▶ [Your instructions]:
Your answer should be the lines from the start of the records through the line with "interacting: 2%", copied word for word.

[Stored data entries]
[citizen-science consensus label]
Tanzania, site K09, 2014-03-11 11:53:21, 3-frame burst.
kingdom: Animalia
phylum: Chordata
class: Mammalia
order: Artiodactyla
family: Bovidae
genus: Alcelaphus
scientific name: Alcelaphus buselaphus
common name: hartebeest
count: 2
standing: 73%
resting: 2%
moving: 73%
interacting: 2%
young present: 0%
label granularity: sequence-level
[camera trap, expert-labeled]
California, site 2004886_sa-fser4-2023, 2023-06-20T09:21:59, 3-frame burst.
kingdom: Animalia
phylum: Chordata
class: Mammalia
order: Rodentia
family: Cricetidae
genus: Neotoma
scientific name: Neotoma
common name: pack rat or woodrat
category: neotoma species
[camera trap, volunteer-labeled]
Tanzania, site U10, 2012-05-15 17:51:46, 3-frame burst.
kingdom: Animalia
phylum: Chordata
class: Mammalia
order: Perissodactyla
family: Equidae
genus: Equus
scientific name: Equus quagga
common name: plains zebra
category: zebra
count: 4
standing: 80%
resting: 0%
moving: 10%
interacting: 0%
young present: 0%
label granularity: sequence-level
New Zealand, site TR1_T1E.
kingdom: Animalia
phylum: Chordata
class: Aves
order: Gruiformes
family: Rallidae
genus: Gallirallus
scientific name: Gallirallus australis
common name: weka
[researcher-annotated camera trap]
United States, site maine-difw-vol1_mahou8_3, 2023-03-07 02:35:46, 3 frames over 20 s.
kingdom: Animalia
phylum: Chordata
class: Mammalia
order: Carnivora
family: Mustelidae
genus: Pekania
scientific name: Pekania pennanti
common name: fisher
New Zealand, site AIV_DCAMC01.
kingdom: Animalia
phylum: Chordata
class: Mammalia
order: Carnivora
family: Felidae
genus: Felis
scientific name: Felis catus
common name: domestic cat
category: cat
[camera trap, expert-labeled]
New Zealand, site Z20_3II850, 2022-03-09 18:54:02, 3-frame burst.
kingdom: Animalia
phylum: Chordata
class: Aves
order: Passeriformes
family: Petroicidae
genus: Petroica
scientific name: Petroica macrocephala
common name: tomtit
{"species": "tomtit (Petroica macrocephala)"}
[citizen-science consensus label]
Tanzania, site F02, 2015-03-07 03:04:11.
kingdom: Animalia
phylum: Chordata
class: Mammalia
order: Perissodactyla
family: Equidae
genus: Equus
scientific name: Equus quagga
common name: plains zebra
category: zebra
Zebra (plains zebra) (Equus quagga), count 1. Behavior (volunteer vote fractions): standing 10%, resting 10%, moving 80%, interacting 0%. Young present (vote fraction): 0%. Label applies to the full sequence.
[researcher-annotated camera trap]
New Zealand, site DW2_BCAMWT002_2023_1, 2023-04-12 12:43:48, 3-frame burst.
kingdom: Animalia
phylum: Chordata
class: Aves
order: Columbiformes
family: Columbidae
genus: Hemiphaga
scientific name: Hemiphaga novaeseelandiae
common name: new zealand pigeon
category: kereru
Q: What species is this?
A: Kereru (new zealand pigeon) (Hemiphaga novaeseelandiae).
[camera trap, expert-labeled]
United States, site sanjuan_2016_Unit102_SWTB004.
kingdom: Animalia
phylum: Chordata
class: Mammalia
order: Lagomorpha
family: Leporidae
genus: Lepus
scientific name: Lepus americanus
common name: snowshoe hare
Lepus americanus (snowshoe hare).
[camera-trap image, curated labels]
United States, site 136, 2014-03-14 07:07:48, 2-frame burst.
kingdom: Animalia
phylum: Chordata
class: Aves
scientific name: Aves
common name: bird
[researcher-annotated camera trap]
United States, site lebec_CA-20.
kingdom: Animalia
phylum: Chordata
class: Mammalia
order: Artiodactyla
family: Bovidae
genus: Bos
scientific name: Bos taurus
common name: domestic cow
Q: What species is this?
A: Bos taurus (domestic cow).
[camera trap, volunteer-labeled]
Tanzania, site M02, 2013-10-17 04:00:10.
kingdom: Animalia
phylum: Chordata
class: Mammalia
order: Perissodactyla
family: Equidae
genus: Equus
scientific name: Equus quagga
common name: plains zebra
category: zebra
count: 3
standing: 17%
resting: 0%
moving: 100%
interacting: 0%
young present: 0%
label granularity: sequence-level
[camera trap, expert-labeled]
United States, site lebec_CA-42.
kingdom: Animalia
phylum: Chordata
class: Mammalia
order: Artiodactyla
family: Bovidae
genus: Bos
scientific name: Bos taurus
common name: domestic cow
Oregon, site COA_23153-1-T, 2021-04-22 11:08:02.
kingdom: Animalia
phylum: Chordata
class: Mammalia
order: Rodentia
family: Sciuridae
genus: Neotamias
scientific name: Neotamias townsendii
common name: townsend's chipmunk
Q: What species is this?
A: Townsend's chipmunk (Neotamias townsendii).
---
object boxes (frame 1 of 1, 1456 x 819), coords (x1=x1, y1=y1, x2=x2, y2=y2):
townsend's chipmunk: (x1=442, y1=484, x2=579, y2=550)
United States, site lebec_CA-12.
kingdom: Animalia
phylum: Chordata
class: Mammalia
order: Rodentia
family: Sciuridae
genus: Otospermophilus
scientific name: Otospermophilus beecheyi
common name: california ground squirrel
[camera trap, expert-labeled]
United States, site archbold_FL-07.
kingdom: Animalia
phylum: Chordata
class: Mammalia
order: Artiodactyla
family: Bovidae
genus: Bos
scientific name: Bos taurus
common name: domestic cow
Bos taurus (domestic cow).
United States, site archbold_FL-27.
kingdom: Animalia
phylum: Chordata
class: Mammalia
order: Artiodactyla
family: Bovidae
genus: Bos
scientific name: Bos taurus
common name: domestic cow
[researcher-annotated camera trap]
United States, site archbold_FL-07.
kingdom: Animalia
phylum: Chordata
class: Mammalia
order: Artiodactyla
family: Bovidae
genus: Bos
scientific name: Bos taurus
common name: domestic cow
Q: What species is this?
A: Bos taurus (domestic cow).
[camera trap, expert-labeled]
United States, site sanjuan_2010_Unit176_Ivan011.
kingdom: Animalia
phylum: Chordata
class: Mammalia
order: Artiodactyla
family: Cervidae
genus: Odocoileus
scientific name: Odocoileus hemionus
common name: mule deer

▶ [Solution to this problem]:
[citizen-science consensus label]
Tanzania, site K09, 2014-03-11 11:53:21, 3-frame burst.
kingdom: Animalia
phylum: Chordata
class: Mammalia
order: Artiodactyla
family: Bovidae
genus: Alcelaphus
scientific name: Alcelaphus buselaphus
common name: hartebeest
count: 2
standing: 73%
resting: 2%
moving: 73%
interacting: 2%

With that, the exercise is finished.